Weird that a grilled cheese sandwich interacts with your mind and brain, inserting itself like a virus. The desire system of the mind gets hijacked specifically by the craving for a grilled cheese sandwich.

And once when I was fasting, I had cravings for various specific foods which I ate just the day before. I can imagine someone starving desiring a milk shake or hamburger or whatever, even though they merely need nutrients or they will soon die.


Brain and consciousness

How can the brain generate the various kinds of conscious experiences that are so different and distinct? For example: the mental map in 3-D of our surroundings, emotions, awe, pain, and on and on. So many different distinct kinds of conscious feelings and perceptions. How could they all originate from neural network circuits in the brain?

I think the diversity and structure resides in the spiritual realm. All the brain provides are links to these.

As long as we allow that the universe provides for whatever it is that conscious experience is, there is no need to assume the existence of a spiritual realm.


LSD is good?

I chanced upon an article about some volunteers who took LSD and had their brains scanned.
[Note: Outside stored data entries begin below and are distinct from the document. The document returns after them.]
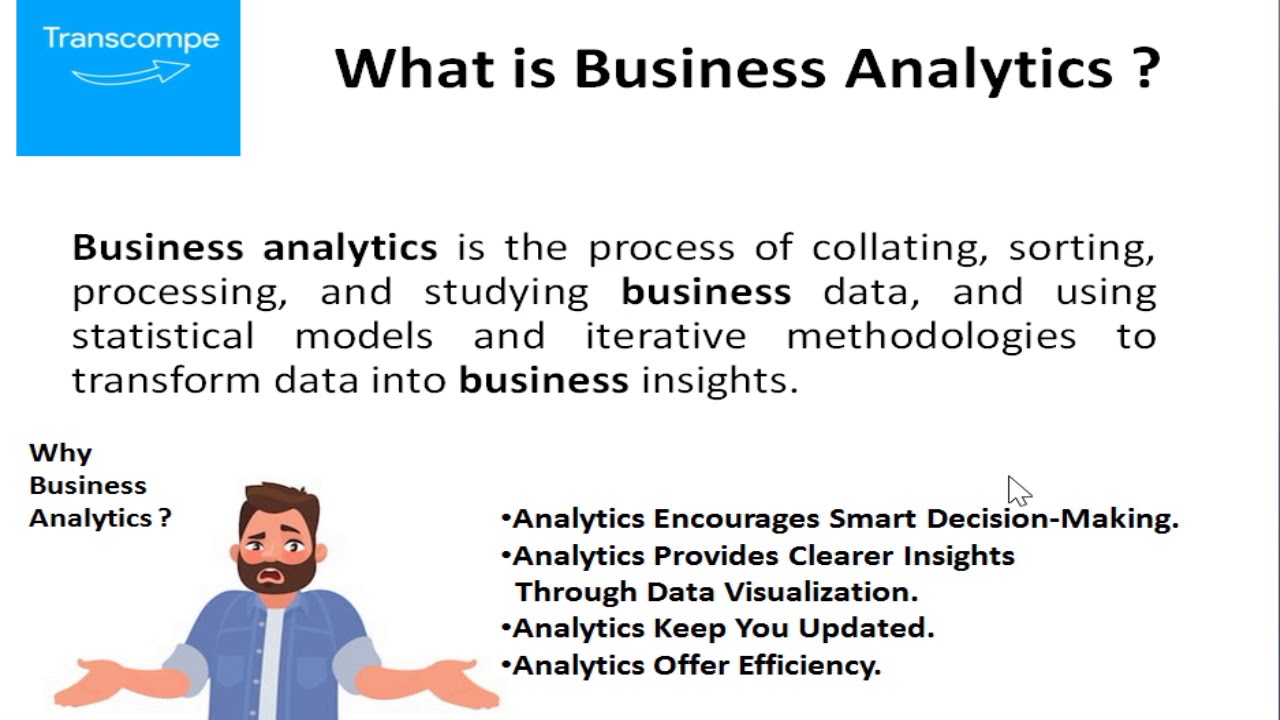 Transcompe

What is Business Analytics ?

Business analytics is the process of collating, sorting, processing, and studying business data, and using statistical models and iterative methodologies to transform data into business insights.

Why Business Analytics ?

•Analytics Encourages Smart Decision-Making.
•Analytics Provides Clearer Insights Through Data Visualization.
•Analytics Keep You Updated.
•Analytics Offer Efficiency.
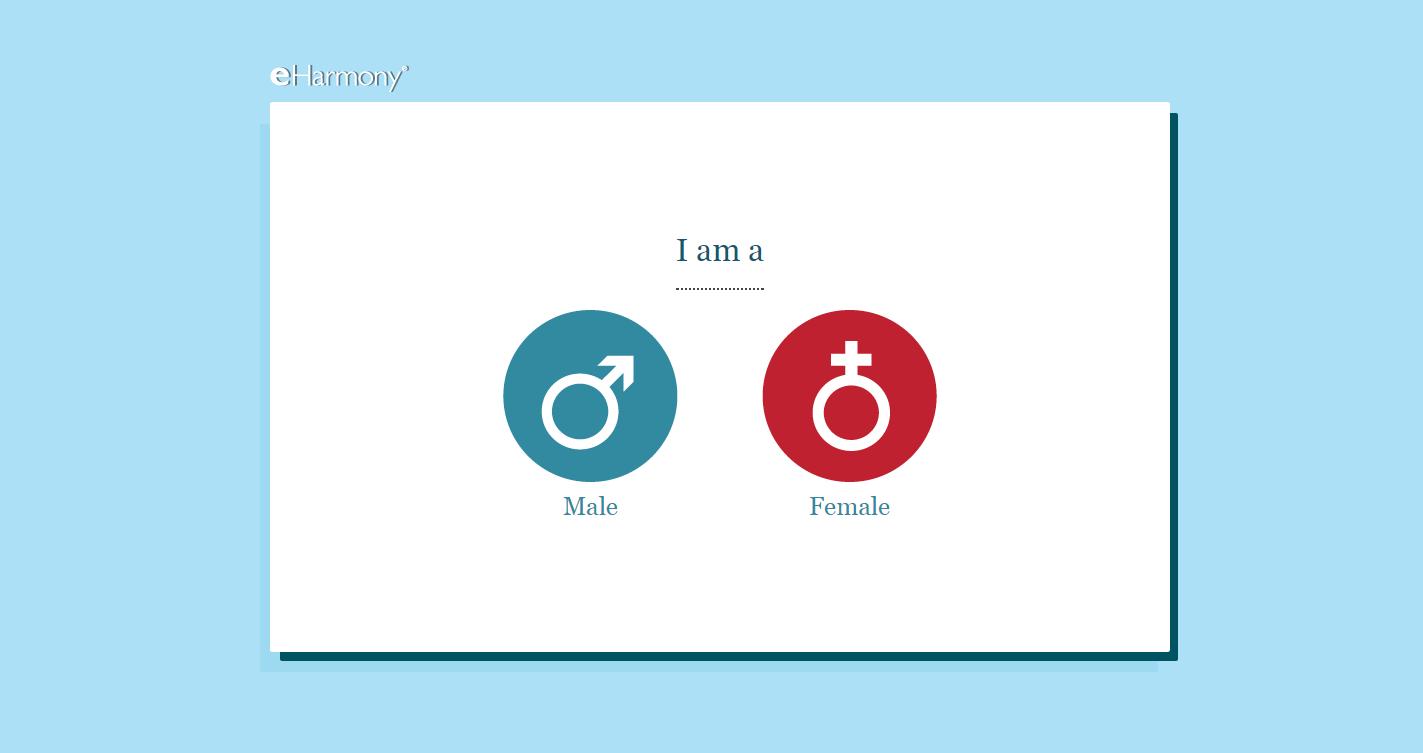 eHarmony®

I am a

Male

Female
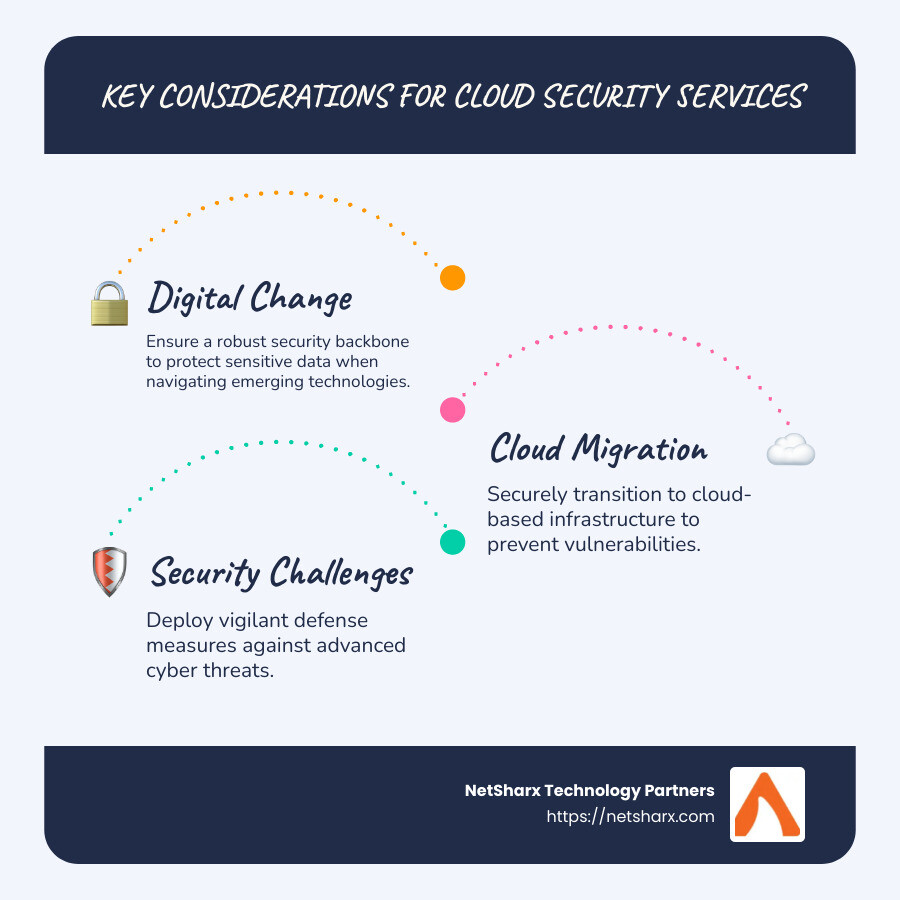 KEY CONSIDERATIONS FOR CLOUD SECURITY SERVICES

Digital Change

Ensure a robust security backbone to protect sensitive data when navigating emerging technologies.

Cloud Migration

Securely transition to cloud-based infrastructure to prevent vulnerabilities.

Security Challenges

Deploy vigilant defense measures against advanced cyber threats.

NetSharx Technology Partners
https://netsharx.com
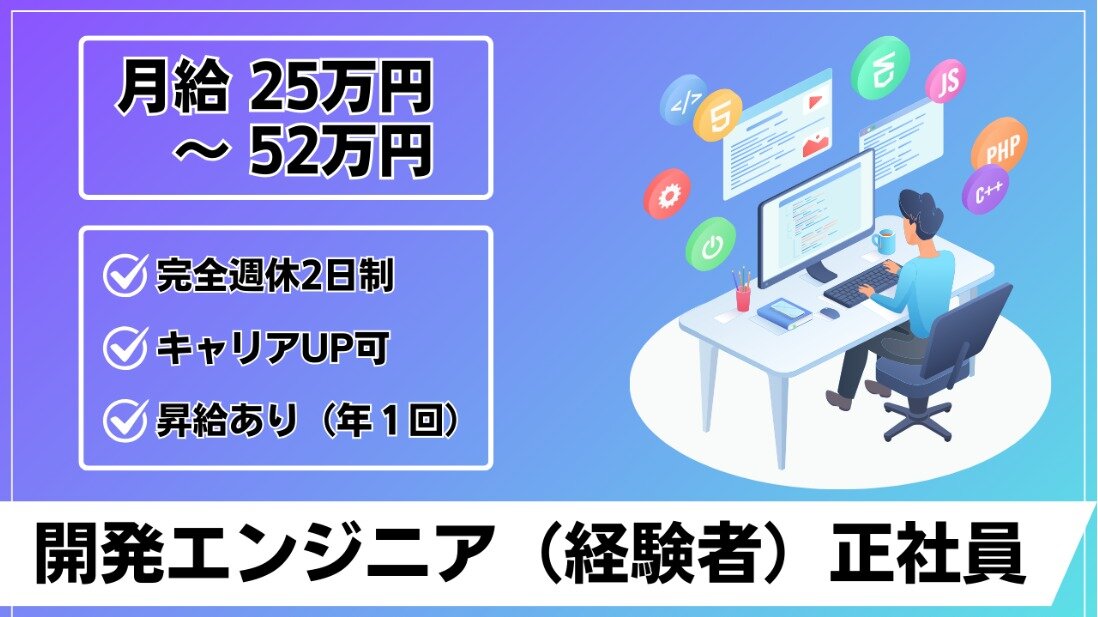 月給 25万円
～ 52万円

完全週休2日制
キャリアUP可
昇給あり（年１回）

</>
5
JS
PHP
C++

開発エンジニア（経験者）正社員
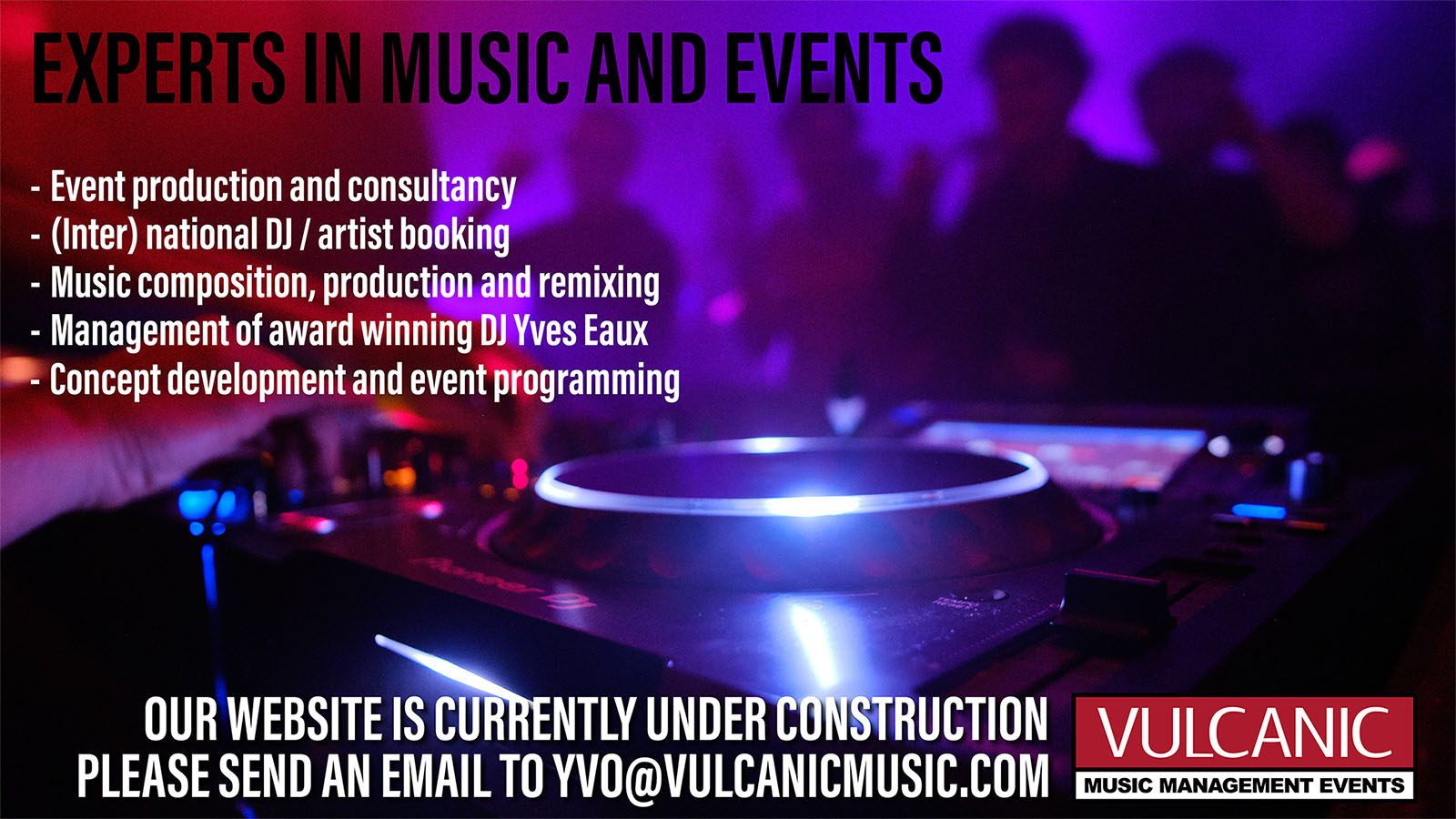 EXPERTS IN MUSIC AND EVENTS

- Event production and consultancy
- (Inter) national DJ / artist booking
- Music composition, production and remixing
- Management of award winning DJ Yves Eaux
- Concept development and event programming

Pioneer DJ

OUR WEBSITE IS CURRENTLY UNDER CONSTRUCTION
PLEASE SEND AN EMAIL TO YVO@VULCANICMUSIC.COM

VULCANIC
MUSIC MANAGEMENT EVENTS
Certain parts of the brain were over-stimulated explaining the effects of LSD. I was thinking the whole time that, why is it a good thing to alter your brain functioning like this?

This article offered the hope that such changes to the brain were good in some way, perhaps spiritually valuable, perhaps allowing you to discover some significant truth about reality, improving your life and functioning. This seems misguided. Maybe there would be some benefit for specific brain disorders, but that is the limit of the benefit.


A purpose of sleep

During wakefulness, the brain interaction of each neuron at the biochemical level releases various molecules and consumes other molecules. The flow of blood restores the balance of molecules, but this takes time. Over the day, undesired molecules linger and affect the brain's functioning. The sleep period provides time for the blood to reestablish the proper concentrations of the various molecules.

I'm not proposing that this is the only purpose of sleep.